WHAT YOU SHOULD DO
Your answer must consist solely of the lines from the start of the entries below through the line with "A: Cervus canadensis (elk).", unchanged.
········
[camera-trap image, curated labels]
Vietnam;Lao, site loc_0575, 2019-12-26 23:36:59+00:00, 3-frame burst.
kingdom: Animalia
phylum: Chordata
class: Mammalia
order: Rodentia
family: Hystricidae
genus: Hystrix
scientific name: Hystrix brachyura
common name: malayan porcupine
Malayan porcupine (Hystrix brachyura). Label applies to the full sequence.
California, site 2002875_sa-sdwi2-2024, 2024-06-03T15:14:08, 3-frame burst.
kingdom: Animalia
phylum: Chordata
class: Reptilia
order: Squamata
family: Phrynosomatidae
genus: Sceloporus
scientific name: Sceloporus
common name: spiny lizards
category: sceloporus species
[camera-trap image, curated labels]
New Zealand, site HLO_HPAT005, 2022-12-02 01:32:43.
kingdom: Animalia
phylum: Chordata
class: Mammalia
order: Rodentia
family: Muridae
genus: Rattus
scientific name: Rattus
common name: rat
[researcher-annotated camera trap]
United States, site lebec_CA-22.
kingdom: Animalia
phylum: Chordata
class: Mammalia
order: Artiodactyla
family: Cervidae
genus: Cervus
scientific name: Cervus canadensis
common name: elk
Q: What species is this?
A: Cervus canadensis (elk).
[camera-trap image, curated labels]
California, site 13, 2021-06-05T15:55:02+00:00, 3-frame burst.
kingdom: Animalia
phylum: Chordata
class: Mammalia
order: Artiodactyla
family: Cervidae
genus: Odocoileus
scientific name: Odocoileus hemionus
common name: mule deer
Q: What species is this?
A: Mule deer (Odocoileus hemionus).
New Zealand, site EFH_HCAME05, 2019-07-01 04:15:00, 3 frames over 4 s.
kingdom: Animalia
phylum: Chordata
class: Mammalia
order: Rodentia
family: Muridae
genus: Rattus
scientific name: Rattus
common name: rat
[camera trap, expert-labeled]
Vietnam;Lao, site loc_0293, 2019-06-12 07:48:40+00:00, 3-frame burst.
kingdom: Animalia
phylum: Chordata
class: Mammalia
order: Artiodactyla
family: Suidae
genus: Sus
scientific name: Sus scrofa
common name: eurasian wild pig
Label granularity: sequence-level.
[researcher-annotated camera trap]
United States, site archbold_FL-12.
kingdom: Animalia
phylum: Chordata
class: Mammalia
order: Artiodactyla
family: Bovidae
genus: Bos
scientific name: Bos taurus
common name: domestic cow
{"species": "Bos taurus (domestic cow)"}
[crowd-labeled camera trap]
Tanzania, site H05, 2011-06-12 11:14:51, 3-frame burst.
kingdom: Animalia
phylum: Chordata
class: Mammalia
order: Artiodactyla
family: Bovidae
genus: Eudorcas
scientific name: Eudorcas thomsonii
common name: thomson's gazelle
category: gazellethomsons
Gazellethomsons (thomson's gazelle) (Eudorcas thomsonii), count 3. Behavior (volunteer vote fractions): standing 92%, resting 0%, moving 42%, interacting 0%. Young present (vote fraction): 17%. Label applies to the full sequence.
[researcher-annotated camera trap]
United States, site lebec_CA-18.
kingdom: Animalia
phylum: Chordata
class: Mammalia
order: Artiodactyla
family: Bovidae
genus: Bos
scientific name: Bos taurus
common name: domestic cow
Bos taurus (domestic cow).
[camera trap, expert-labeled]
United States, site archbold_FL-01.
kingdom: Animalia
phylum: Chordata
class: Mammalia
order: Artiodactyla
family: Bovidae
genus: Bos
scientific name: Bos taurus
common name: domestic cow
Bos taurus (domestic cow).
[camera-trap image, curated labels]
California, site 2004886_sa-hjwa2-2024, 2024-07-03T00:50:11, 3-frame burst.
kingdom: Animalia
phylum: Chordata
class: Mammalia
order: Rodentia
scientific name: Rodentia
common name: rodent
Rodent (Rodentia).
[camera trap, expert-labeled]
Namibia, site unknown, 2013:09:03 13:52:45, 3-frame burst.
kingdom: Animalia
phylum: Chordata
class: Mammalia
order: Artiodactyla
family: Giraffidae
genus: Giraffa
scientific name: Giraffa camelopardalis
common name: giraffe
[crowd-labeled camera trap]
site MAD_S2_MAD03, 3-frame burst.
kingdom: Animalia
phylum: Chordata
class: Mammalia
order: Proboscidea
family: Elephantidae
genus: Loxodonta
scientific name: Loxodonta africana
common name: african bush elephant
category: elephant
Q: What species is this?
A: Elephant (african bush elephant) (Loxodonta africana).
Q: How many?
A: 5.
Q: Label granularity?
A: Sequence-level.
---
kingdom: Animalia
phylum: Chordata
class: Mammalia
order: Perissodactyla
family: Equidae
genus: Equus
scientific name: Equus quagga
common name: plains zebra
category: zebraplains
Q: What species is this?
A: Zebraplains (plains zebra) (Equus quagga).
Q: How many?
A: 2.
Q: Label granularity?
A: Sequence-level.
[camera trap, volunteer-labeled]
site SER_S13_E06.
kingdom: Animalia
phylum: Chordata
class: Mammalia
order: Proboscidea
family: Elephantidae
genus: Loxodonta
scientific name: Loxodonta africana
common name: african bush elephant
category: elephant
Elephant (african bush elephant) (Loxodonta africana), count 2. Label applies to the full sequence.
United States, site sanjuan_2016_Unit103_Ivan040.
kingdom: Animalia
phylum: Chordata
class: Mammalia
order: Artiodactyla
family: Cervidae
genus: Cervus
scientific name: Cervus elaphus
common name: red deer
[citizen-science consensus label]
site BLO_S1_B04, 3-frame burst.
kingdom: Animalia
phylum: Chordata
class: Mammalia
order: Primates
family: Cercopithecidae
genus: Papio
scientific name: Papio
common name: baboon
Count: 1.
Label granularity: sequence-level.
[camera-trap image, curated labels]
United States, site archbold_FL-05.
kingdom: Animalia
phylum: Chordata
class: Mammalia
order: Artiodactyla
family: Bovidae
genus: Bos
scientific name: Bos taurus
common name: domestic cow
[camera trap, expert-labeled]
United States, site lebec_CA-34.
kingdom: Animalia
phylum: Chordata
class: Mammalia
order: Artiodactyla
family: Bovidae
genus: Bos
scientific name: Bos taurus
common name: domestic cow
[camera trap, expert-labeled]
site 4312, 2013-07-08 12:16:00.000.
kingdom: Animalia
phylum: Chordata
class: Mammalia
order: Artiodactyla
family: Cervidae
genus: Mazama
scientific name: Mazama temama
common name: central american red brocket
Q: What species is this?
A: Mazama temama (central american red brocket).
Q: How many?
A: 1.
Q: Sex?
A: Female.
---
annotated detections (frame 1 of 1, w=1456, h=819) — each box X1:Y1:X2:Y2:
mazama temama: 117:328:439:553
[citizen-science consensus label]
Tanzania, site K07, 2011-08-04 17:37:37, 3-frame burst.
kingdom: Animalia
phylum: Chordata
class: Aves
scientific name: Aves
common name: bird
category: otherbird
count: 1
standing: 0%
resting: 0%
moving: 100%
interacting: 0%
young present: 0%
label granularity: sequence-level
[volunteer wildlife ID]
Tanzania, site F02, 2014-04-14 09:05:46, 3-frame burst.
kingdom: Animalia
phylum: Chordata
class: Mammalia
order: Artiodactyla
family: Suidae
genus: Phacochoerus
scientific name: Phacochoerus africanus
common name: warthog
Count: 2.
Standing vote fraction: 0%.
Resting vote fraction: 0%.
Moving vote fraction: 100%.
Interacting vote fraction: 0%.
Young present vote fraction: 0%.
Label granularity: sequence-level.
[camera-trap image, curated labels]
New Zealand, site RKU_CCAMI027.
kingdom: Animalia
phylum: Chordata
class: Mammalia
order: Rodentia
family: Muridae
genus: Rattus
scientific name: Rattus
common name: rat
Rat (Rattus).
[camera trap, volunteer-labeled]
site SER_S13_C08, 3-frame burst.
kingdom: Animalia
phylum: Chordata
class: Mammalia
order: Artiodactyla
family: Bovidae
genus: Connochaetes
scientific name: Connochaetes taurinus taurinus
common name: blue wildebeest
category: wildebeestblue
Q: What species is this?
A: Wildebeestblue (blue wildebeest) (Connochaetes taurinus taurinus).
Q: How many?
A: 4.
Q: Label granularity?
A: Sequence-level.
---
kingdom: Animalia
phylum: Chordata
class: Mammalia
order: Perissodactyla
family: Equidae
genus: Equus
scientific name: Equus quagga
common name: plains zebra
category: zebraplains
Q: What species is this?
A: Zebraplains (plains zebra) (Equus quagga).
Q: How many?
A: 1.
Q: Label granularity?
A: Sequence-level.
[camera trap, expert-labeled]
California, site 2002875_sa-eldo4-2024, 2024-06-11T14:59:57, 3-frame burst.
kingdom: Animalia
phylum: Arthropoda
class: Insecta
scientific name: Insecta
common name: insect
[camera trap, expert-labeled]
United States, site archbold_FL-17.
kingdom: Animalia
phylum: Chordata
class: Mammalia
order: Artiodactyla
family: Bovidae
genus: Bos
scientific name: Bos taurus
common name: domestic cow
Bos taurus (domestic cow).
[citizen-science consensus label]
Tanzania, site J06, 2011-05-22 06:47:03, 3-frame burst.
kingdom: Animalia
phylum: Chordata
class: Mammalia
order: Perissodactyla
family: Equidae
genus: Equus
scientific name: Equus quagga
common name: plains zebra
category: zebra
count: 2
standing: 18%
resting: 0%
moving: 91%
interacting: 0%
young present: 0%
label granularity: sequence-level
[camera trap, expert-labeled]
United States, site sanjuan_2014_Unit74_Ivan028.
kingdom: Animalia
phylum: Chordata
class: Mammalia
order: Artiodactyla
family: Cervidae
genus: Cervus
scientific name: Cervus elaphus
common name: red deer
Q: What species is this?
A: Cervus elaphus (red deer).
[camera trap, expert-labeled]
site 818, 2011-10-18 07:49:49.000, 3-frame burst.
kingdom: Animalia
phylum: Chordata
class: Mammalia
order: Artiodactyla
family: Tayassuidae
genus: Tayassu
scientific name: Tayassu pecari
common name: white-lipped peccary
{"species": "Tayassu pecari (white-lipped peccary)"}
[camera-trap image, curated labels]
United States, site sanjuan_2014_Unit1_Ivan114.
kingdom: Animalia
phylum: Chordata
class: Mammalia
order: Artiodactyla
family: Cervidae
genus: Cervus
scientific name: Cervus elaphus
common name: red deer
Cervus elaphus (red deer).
········
SOLUTION TO THIS EXERCISE
[camera-trap image, curated labels]
Vietnam;Lao, site loc_0575, 2019-12-26 23:36:59+00:00, 3-frame burst.
kingdom: Animalia
phylum: Chordata
class: Mammalia
order: Rodentia
family: Hystricidae
genus: Hystrix
scientific name: Hystrix brachyura
common name: malayan porcupine
Malayan porcupine (Hystrix brachyura). Label applies to the full sequence.
California, site 2002875_sa-sdwi2-2024, 2024-06-03T15:14:08, 3-frame burst.
kingdom: Animalia
phylum: Chordata
class: Reptilia
order: Squamata
family: Phrynosomatidae
genus: Sceloporus
scientific name: Sceloporus
common name: spiny lizards
category: sceloporus species
[camera-trap image, curated labels]
New Zealand, site HLO_HPAT005, 2022-12-02 01:32:43.
kingdom: Animalia
phylum: Chordata
class: Mammalia
order: Rodentia
family: Muridae
genus: Rattus
scientific name: Rattus
common name: rat
[researcher-annotated camera trap]
United States, site lebec_CA-22.
kingdom: Animalia
phylum: Chordata
class: Mammalia
order: Artiodactyla
family: Cervidae
genus: Cervus
scientific name: Cervus canadensis
common name: elk
Q: What species is this?
A: Cervus canadensis (elk).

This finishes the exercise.